● EXERCICE ÉCRIT:
Selon la critique de film ci-dessous, pourquoi un avertissement aux spectateurs sensibles s'impose-t-il ? Répondez en une à trois phrases.

● TEXTE:
02/01/2008
Ressources inhumaines
Ken Loach signe une chronique acerbe du monde capitaliste.
Tandis que, dans l’euphorie sarkozyenne ambiante, il est de bon ton de s’extasier sur la prospérité de l’économie britannique et la baisse exemplaire du nombre de ses chômeurs, le nouveau film de Ken Loach vient souffler un petit vent cinglant de désespoir social parfaitement salutaire. Un avertissement s’impose auprès des spectateurs sensibles : il n’est pas impossible de discerner dans It’s a Free World un message de gauche, même si ce n’est plus la mode, et sortir de la salle infiniment moins confiant dans l’avenir qu’en y entrant. Vous voilà prévenus.
Sainte colère. Comme presque toujours chez le cinéaste et documentariste, son film est tourné au ras du trottoir glacé de Londres, qui a rarement semblé à la fois si moderne et cafardeux. Pas de masure insalubre ou de ruelle en briques rouges de carte postale dans cet East End, mais une ville proprette, bourrée de jeunes gens bien sapés, aux dents acérées. Une ville qui sait également dissimuler ses arrière-cours nauséabondes, qui n’ont rien à envier aux sordides quartiers ouvriers de l’imagerie victorienne. Désormais, pauvre comme riche, chacun a sa chance dans cette économie de marché où «gagner plus» est le seul horizon qui vaille, peu importent les moyens pour y parvenir. Certes, le discours n’est pas exactement une révélation, mais Loach a le bon goût de ne jamais verser dans la caricature et a surtout trouvé en Kierston Wareing une actrice principale formidable de justesse et de charme.

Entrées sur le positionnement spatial
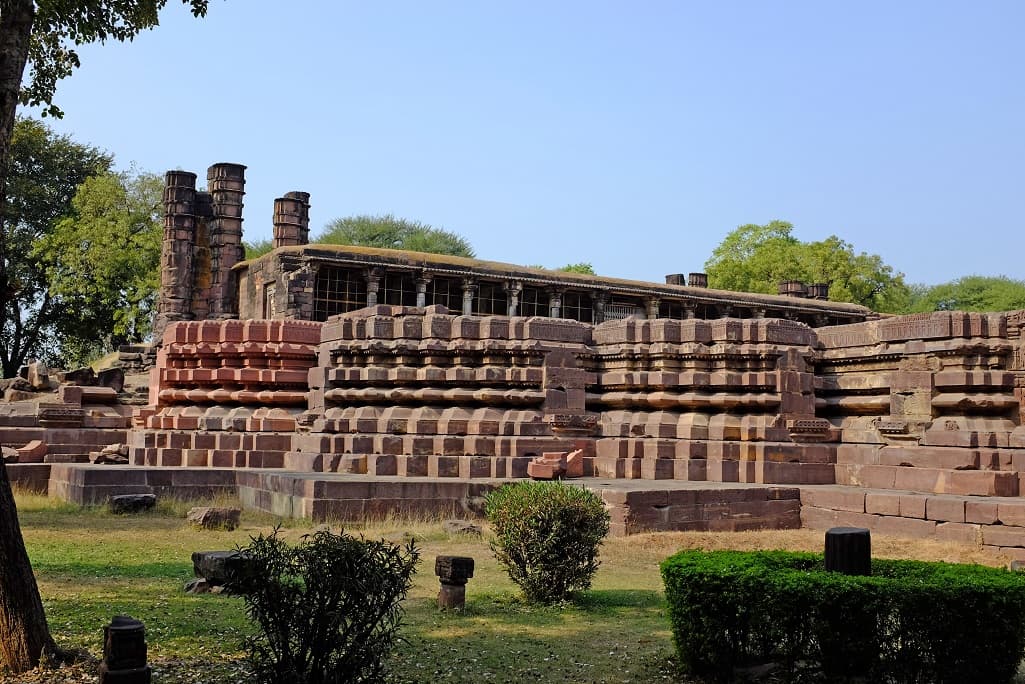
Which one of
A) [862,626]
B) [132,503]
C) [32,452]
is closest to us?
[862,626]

---

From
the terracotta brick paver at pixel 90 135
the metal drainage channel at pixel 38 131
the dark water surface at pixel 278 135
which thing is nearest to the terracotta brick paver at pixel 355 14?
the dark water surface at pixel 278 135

● RÉPONSE:
Il n'est pas impossible de discerner dans It's a Free World un message de gauche, même si ce n'est plus la mode. Le spectateur risque aussi de sortir de la salle infiniment moins confiant dans l'avenir qu'en y entrant.